I can sit through a three-hour class, in the evening, after working eight hours, and enjoy the experience. I can sit through a six-hour class, when the weather is nice, on a Saturday (I’m not saying I enjoy six hour classes, but they are bearable). I can easily endure conversations with long awkward silence. I can even sit through academic conference presentations on the state budget preparation process of New York and the comparison of small population municipal sales tax in Georgia and Texas with ease. How is it then that I cannot be patient when it comes to my career?
The above situations are short-term, and a career is, well, a career and lasts more than forty years. I am not just struggling to stay positive about where I am professionally, but I am unsure of the relationship between my current choices and my future aspirations. Then I had a revelation.
Very recently, I took up running. Here in Michigan, while there are opportunities to exercise during the long winters, it is just not the same as having fresh air fill stressed lungs. In the process, I am learning a lot about long-term patience. Running may be a perfect case study to learn principles applicable to my career.

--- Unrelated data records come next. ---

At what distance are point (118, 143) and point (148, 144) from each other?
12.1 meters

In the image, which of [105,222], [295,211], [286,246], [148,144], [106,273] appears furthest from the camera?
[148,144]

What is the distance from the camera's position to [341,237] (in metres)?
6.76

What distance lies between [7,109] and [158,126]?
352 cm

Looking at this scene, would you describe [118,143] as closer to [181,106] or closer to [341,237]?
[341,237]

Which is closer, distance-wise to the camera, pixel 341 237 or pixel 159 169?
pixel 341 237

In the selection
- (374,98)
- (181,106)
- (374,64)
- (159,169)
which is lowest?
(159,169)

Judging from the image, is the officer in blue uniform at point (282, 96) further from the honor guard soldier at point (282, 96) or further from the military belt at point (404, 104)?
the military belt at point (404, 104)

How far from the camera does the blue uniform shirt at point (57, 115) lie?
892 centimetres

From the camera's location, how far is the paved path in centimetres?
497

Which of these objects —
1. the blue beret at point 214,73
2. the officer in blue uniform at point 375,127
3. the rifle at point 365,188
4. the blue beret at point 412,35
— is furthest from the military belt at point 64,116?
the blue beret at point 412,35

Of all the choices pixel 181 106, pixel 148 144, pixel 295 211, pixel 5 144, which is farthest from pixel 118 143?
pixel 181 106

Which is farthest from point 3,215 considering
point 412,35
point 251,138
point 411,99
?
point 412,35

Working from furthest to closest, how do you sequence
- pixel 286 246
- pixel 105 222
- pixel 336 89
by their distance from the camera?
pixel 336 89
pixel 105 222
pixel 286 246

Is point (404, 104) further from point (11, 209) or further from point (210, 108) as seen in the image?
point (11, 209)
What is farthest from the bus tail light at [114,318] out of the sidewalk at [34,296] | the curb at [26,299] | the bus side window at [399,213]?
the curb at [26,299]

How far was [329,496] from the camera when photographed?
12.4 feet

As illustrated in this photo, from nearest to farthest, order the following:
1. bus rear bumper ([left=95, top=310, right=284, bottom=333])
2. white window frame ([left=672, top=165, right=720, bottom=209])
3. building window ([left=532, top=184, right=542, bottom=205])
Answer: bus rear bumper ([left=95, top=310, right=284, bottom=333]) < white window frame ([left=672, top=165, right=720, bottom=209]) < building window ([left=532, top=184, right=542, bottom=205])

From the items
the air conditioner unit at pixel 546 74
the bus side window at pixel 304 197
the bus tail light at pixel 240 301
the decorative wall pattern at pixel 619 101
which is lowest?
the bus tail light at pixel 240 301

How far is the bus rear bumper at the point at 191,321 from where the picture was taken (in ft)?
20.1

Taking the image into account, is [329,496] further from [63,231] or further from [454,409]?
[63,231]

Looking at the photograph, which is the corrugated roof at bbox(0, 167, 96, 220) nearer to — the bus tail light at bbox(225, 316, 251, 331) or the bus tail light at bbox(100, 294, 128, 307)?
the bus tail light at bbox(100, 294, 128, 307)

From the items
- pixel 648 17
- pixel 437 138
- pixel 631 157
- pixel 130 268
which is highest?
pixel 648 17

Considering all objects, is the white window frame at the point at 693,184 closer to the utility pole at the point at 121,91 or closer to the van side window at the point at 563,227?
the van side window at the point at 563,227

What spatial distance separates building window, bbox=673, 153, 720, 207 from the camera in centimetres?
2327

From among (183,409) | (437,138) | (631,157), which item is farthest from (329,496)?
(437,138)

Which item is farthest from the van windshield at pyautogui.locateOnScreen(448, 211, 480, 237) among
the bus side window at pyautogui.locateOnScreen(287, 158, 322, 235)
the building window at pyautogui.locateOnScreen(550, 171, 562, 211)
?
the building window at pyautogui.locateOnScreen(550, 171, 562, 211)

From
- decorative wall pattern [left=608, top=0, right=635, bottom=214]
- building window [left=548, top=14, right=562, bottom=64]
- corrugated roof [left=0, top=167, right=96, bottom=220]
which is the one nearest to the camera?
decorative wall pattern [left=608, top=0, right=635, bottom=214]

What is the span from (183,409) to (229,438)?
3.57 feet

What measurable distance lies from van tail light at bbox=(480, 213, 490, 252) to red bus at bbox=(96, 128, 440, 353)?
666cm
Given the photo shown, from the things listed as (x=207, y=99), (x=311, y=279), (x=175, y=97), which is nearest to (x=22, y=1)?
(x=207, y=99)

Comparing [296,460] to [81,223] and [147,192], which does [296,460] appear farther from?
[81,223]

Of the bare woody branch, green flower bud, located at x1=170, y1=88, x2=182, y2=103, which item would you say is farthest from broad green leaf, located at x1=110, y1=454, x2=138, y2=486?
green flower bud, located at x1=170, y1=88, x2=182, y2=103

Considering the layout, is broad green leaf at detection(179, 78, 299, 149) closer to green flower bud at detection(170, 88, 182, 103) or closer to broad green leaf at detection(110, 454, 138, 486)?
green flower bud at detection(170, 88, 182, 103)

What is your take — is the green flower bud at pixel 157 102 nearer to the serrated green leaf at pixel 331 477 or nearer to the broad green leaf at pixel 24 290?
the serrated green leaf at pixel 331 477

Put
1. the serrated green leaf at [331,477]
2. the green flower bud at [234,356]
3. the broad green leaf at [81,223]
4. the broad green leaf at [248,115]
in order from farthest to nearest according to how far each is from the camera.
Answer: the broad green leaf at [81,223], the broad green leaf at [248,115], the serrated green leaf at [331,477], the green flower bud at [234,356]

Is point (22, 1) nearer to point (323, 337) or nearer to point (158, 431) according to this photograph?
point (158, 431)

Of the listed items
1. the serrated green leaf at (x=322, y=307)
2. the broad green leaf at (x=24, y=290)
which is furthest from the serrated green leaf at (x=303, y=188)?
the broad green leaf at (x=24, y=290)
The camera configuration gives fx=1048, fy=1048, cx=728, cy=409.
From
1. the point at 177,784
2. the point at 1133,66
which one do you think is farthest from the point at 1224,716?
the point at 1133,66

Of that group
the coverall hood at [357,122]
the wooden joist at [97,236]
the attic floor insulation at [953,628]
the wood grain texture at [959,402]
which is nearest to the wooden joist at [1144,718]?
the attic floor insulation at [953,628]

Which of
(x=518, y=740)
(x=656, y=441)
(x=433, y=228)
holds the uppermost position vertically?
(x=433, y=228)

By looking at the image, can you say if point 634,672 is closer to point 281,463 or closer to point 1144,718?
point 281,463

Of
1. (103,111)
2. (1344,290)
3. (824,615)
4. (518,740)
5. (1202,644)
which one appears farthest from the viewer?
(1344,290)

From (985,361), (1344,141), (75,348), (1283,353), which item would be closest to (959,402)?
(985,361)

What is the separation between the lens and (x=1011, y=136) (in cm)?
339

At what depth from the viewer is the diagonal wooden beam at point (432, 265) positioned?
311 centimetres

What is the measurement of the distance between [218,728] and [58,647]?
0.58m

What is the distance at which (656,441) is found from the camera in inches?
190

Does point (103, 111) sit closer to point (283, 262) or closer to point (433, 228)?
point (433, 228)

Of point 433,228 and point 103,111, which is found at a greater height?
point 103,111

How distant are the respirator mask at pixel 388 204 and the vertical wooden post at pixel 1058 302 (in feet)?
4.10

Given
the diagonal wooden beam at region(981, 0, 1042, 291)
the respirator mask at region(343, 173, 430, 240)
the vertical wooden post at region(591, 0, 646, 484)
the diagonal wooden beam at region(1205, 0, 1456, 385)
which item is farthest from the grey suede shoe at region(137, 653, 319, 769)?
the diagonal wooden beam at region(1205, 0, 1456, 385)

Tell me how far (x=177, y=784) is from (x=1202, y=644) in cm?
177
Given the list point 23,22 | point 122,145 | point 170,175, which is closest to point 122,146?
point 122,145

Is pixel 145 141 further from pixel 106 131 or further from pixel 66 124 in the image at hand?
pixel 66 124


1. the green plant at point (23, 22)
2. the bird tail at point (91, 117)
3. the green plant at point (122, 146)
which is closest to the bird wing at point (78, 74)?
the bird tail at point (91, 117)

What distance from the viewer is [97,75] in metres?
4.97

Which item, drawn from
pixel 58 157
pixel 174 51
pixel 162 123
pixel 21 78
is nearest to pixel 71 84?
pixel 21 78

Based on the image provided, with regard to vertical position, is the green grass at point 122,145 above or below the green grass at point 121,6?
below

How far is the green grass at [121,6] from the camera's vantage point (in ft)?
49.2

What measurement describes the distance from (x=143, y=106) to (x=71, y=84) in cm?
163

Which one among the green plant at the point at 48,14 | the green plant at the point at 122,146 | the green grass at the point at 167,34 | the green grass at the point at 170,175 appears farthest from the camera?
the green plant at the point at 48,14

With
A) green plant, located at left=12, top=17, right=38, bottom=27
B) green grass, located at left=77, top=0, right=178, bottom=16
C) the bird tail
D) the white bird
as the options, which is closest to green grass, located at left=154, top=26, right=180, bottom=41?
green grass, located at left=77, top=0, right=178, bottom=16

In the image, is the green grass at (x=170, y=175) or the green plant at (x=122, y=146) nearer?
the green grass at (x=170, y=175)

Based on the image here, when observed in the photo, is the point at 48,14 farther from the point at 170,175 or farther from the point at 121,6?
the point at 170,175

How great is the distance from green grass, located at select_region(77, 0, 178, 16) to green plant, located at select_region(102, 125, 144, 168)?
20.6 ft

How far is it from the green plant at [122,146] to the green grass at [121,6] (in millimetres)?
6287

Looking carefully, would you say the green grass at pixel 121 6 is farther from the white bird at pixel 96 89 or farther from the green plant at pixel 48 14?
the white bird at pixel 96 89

Like any out-of-shape new runner, pacing myself and learning my limits are important. Every day I am able to increase the distance I can run before my body pleads to slow to a walk. Before I could learn that, I had to take that first stride – and run.
Equally recently, I found a real job. Okay maybe not a real job (I fear I will continually redefine real job), but I have been working full-time. I should be thankful to have something that gets me up in the morning, elated to be gaining real experience I can apply to the classroom, and hopeful about where this opportunity might lead, yet I cannot help but feeling something is missing.
The choices I am making regarding graduate school programs and job versus internship alternatives prove I am unsure of my present life, and I only have an outline where I would like to find my future self. In the short-term, the choices I have made are economically correct. The opportunity cost increases once aspirations are considered. For a while, I saw winter maintenance budgeting research as a redeeming article that would be an important ticket to my sought future. I may have to reconsider multiple facets of my interests with recent disappointing test results.
Returning to running, what I can thus far apply to my life is quite simple. Changes do not occur over night. Yes, I can run farther every day. Every day on the job, I learn something new, become a little more independent, and make additional synapsis. To run a mile let alone a marathon will take time. To become a Chief Financial Officer or Treasurer of a city no matter how small will take a lot of time. The same applies to earning a Ph.D. particularly when I learn about programs and tailor what I would like to study.
I recognize this is a simple conclusion and it does not seem profound. Patience I have realized comes in two forms: short-term and long-term. Defining short- and long-term may differ by person, but in this context, short-term is under a day and long-term is over a day. I would like to think I am great with short-term, but I know I am terrible with long-term patience. I struggle to wait for something in the mail, for instance. Running works for me because I can set new goals daily.
Applying this personal revelation, a beginning realistic goal is to learn two new things about accounting daily at my job. A potential goal pertaining to winter maintenance budgeting research is to record the data of four city budgets and accompanying weather daily. For those that can relate, heed to suggestions; set short-term goals, however defined; and make the most of present conditions. With practice, one day soon I will revisit my definition of short-term patience and expand it beyond one day.